• SOURCE MATERIAL
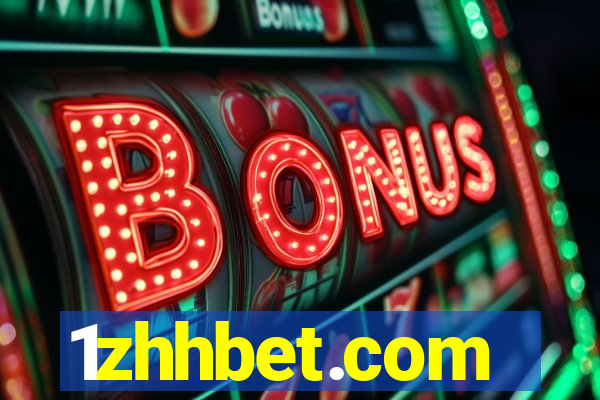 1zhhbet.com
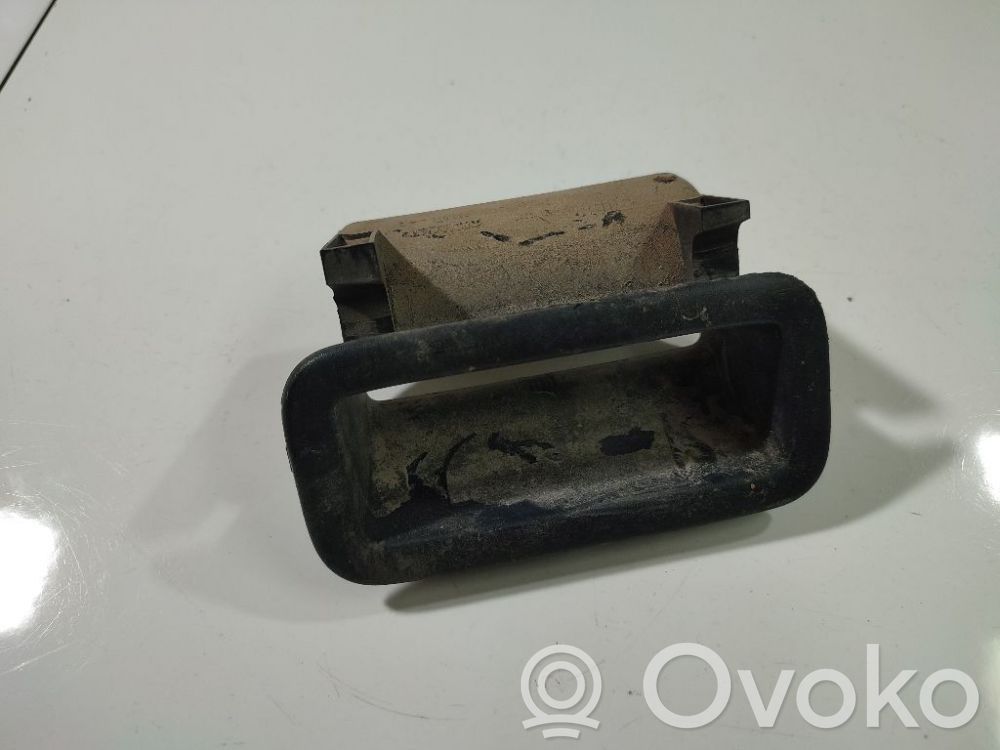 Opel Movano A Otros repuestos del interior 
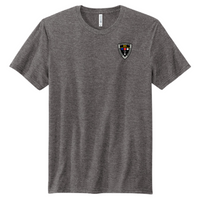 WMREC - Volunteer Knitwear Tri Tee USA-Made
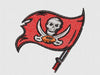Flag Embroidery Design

--

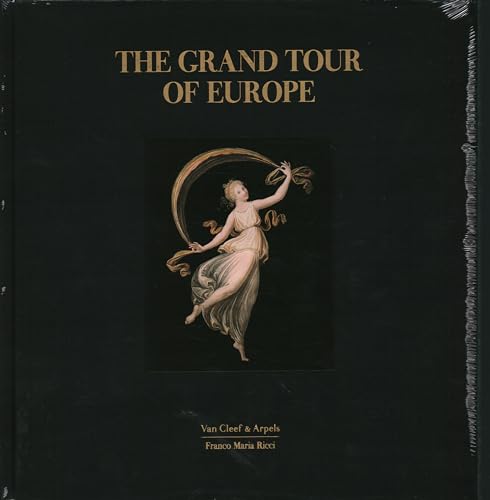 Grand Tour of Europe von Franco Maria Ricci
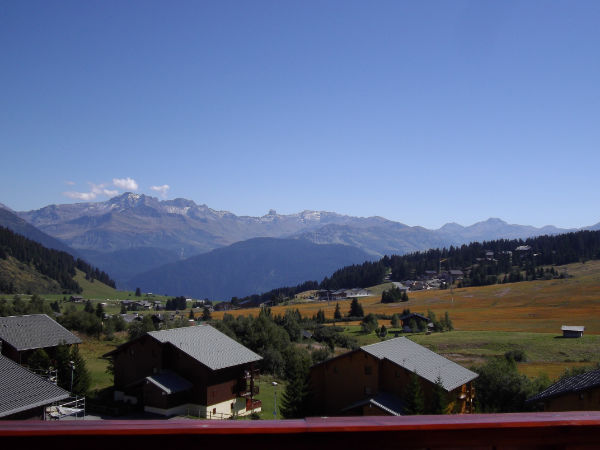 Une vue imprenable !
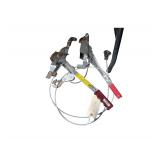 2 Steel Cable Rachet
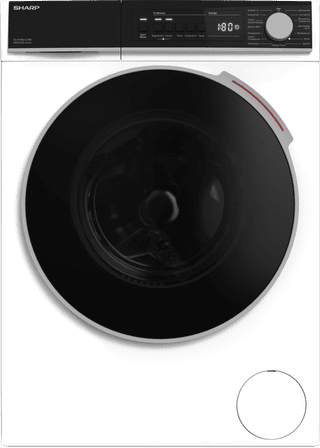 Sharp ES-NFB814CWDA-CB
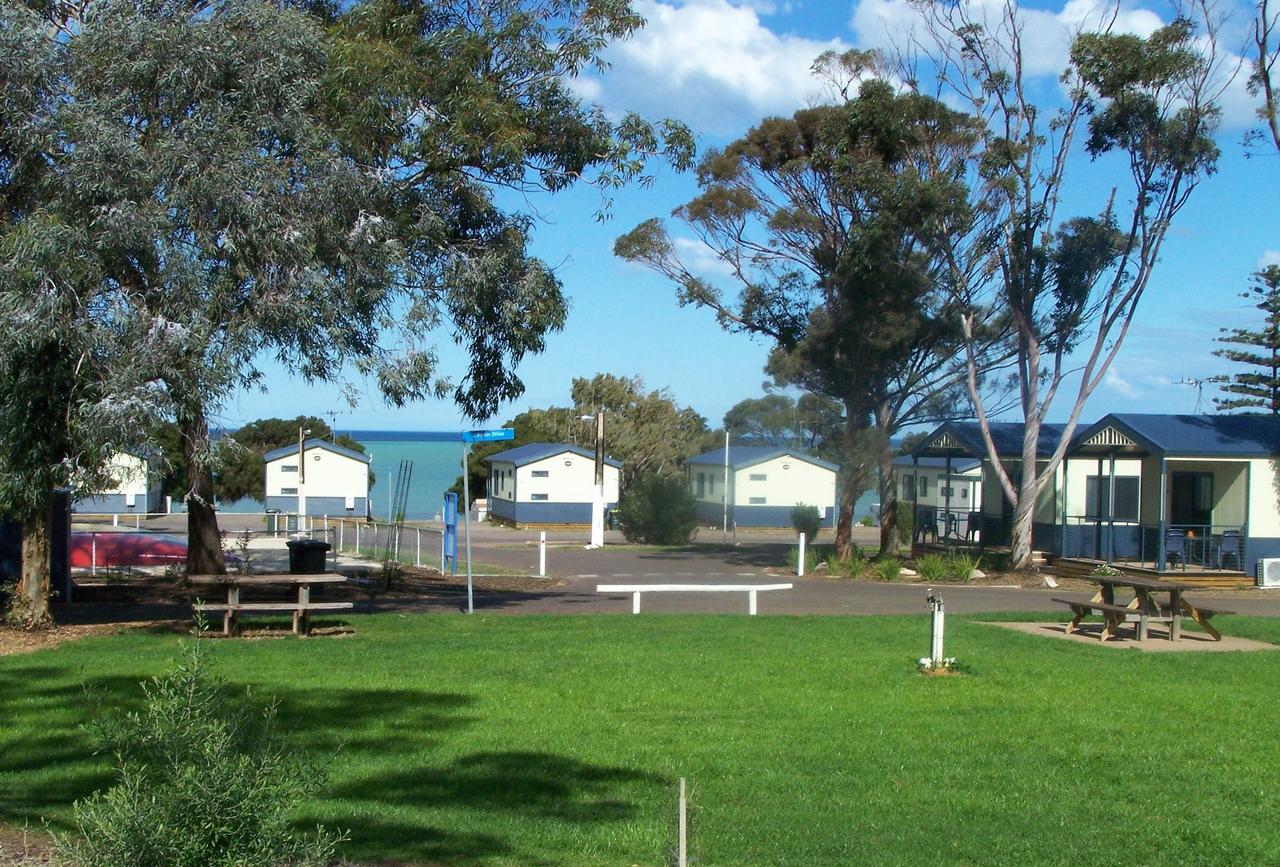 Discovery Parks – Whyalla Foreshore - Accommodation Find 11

• EXERCISE BRIEF
In the listing above, find the line with "WMREC - Volunteer Knitwear Tri Tee USA-Made" and the line with "Flag Embroidery Design". Set down exactly those lines and everything between them, skipping pictures.

• WRITTEN RESPONSE
 WMREC - Volunteer Knitwear Tri Tee USA-Made
Flag Embroidery Design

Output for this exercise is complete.